[[ RAW DATA, beginning ]]

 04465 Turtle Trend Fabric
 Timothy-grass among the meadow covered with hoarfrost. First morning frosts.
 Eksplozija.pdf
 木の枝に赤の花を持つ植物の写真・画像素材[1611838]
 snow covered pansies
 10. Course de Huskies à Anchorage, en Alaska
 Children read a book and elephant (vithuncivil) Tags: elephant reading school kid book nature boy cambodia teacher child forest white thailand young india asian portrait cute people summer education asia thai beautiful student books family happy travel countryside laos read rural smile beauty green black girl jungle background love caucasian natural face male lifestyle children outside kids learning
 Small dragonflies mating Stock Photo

[[ RAW DATA, end ]]
[[ RAW DATA, beginning ]]

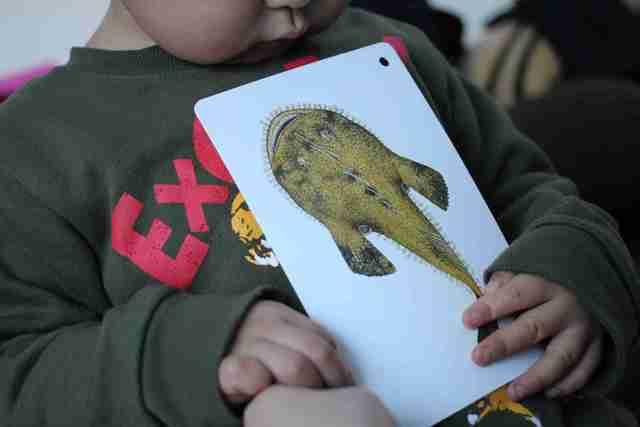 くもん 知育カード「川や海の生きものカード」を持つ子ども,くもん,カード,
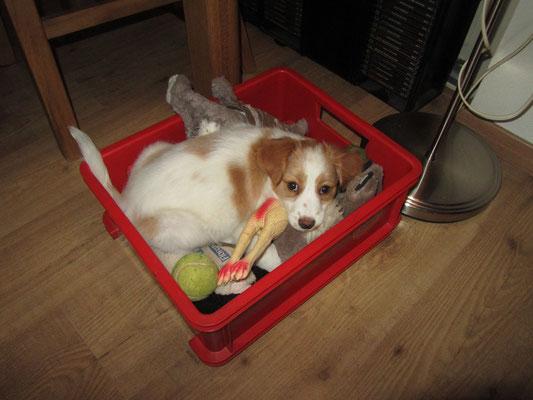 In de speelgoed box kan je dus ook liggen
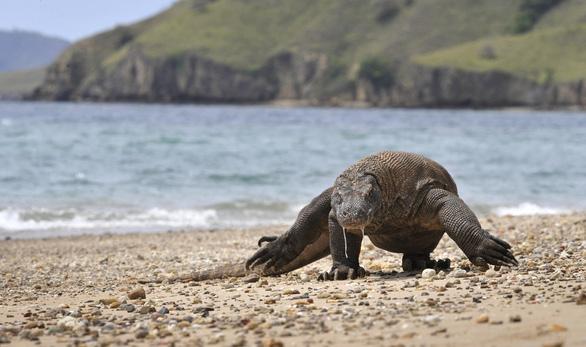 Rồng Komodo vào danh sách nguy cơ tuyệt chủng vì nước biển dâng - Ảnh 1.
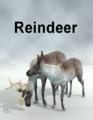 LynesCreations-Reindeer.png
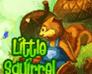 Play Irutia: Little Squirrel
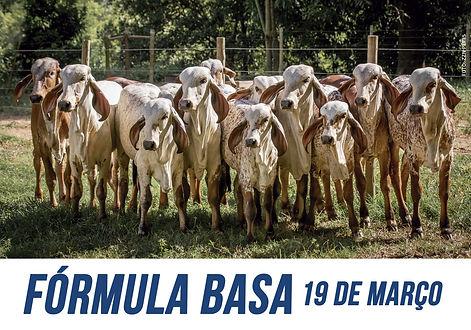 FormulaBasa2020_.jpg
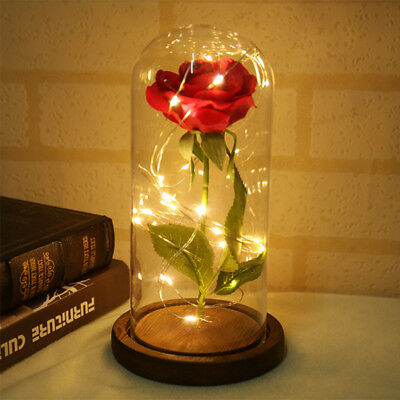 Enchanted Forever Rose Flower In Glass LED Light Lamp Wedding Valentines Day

[[ RAW DATA, end ]]

WHAT THE TASK ASKS -
Reproduce the entries exactly, from the line with "LynesCreations-Reindeer.png" to the line with "Enchanted Forever Rose", both lines included, keeping no pictures.

RESULT OF THIS TASK -
 LynesCreations-Reindeer.png
 Play Irutia: Little Squirrel
 FormulaBasa2020_.jpg
 Enchanted Forever Rose Flower In Glass LED Light Lamp Wedding Valentines Day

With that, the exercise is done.